Economic growth in Asia is projected to remain steady at 5.4 percent in 2014 and 5.5 percent in 2015, the International Monetary Fund (IMF) said in a report published on Monday.
External demand is set to pick up alongside the recovery in advanced economies, and domestic demand should remain solid across most of the region, said the IMF's Regional Economic Outlook for Asia and Pacific.
Entitled "Sustaining the Momentum: Vigilance and Reforms", the report said that the region has strengthened its resilience to global risks and will continue as a source of global economic dynamism.
Provided it stays the course on reforms, Asia is well positioned to meet the challenges ahead and to secure the region' s position as the global growth leader, the report said.
"Asia will continue to remain the most dynamic economy in the world even if its performance is not as stellar as it used to be a few years ago," said Chang Yong Rhee, Director of IMF's Asia and Pacific Department.
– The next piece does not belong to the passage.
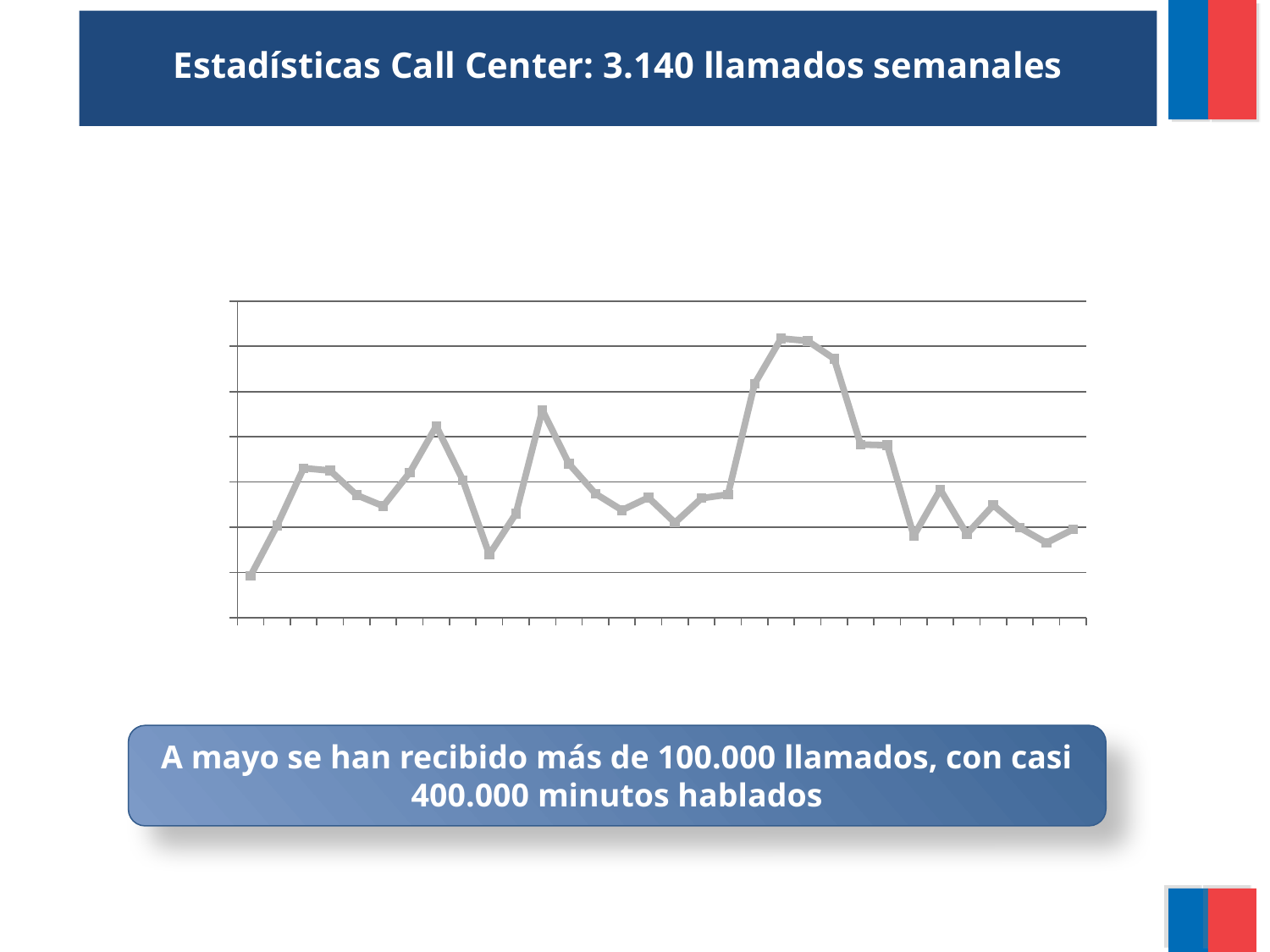
Is the lowest point of the line at the start, in the middle, or at the end of the x axis? at the start Does the line end higher or lower than where it starts at the left of the x axis? higher What kind of chart is shown on the slide? line chart Is the highest point of the line in the first half or the second half of the x axis? second half Does the chart show data labels on its points? No How many lines (series) are plotted on the chart? 1 Does the chart display a legend? No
This year in particular, Asia will be able to capitalize recoveries of the advanced economies and its performance will be improved, he said in a video interview published on the IMF's official website.
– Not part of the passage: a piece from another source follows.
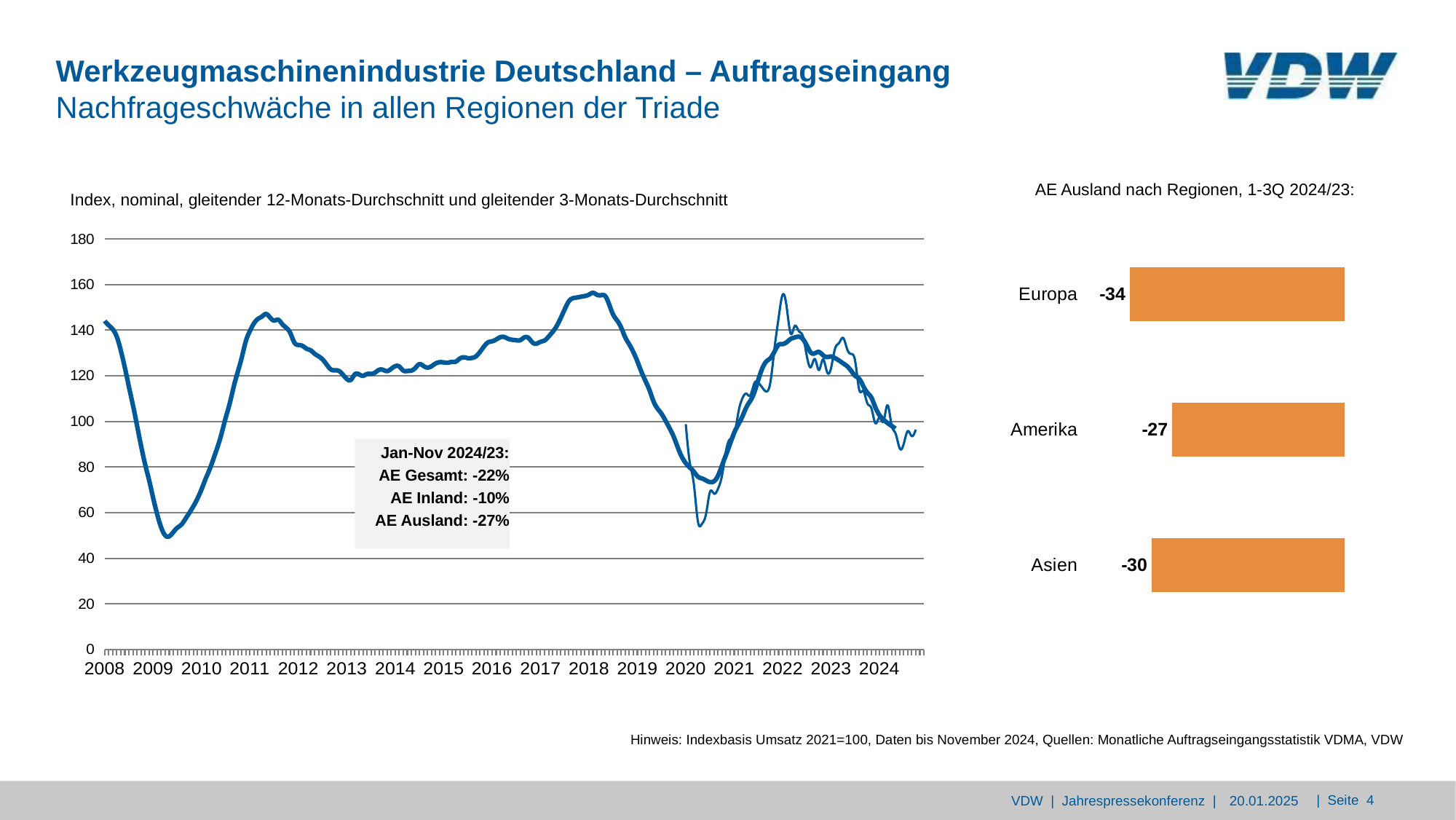
In the line chart on the left, is the peak value reached around 2018 greater or less than 140? greater What kind of chart is the chart on the right of the slide ('AE Ausland nach Regionen')? bar chart In the line chart on the left, is the lowest value reached in 2009 greater or less than 60? less In the bar chart 'AE Ausland nach Regionen, 1-3Q 2024/23', what is the difference between the values for Europa and Amerika? 7 In the bar chart 'AE Ausland nach Regionen, 1-3Q 2024/23', what is the value for Asien? -30 In the bar chart 'AE Ausland nach Regionen, 1-3Q 2024/23', which region has the highest value? Amerika What kind of chart is the chart on the left of the slide (Index, nominal)? line chart In the bar chart 'AE Ausland nach Regionen, 1-3Q 2024/23', what is the value for Europa? -34 In the bar chart 'AE Ausland nach Regionen, 1-3Q 2024/23', what is the value for Amerika? -27 In the bar chart 'AE Ausland nach Regionen, 1-3Q 2024/23', which region has the lowest value? Europa In the bar chart 'AE Ausland nach Regionen, 1-3Q 2024/23', how many regions are shown? 3 In the line chart on the left, do the values rise or fall between 2018 and 2020? fall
Despite the growth momentum, the IMF report warned that Asia will face higher interest rates and potential bouts of capital flow and asset price volatility with the expected upcoming tightening of global liquidity and Asian economies' external risks of a sudden tightening of global financial conditions.
Since about a year ago when market participants abruptly revised their expectations of the U.S. Federal Reserve tapering, policymakers in Asia have taken actions to address vulnerabilities which have started to bear fruit.
For instance, India, Indonesia, and other Asian emerging markets were able to better weather the bout of global financial volatility in January, the report said.
In addition, the report pointed out that Asia also faces several risks originating from within the region.
Due to financial sector vulnerabilities and the temporary cost of reforms along the transition toward a more sustainable growth path, a sharper-than-envisaged slowdown in China would have significant adverse regional spillovers.
In Japan, there is a possibility that Abenomics-related measures could prove less effective in boosting growth than envisaged unless strongly supported by structural reforms.
Domestic and global political tensions could also create trade disruptions and weaken investment and growth across the region. In some frontier economies, high credit growth has led to rising external and domestic vulnerabilities, the IMF report said.
Growing regional integration is propelling Asia's growth but could also amplify the impact of global and regional shocks. Financial integration in Asia lags well behind trade integration, but it is still capable of exacerbating cycles during negative global events.
The report cited events over the past year as a reminder of Asia's exposure to policy decisions in advanced economies, and warned that Asia is twice as exposed as other regions to growth shocks originating from China.
Chang Yong Rhee said the IMF this time gave a more tailormade policy recommendation to Asian economies.
In China, dealing with credit loss and shadow-banking problem should be priority. In Japan, continuing its structure reform is essential. Inflation in India and Indonesia is still high, and anchoring inflation expectation is an important policy challenge, according to the director.
Some frontier economies with large budget deficit need to address fiscal consolidation to stabilize the market, Rhee said.
The IMF report also suggested that policymakers in Asia need to seek out ways to maximize the growth benefits while preparing to manage the vulnerabilities arising from the expanding channels for spillovers.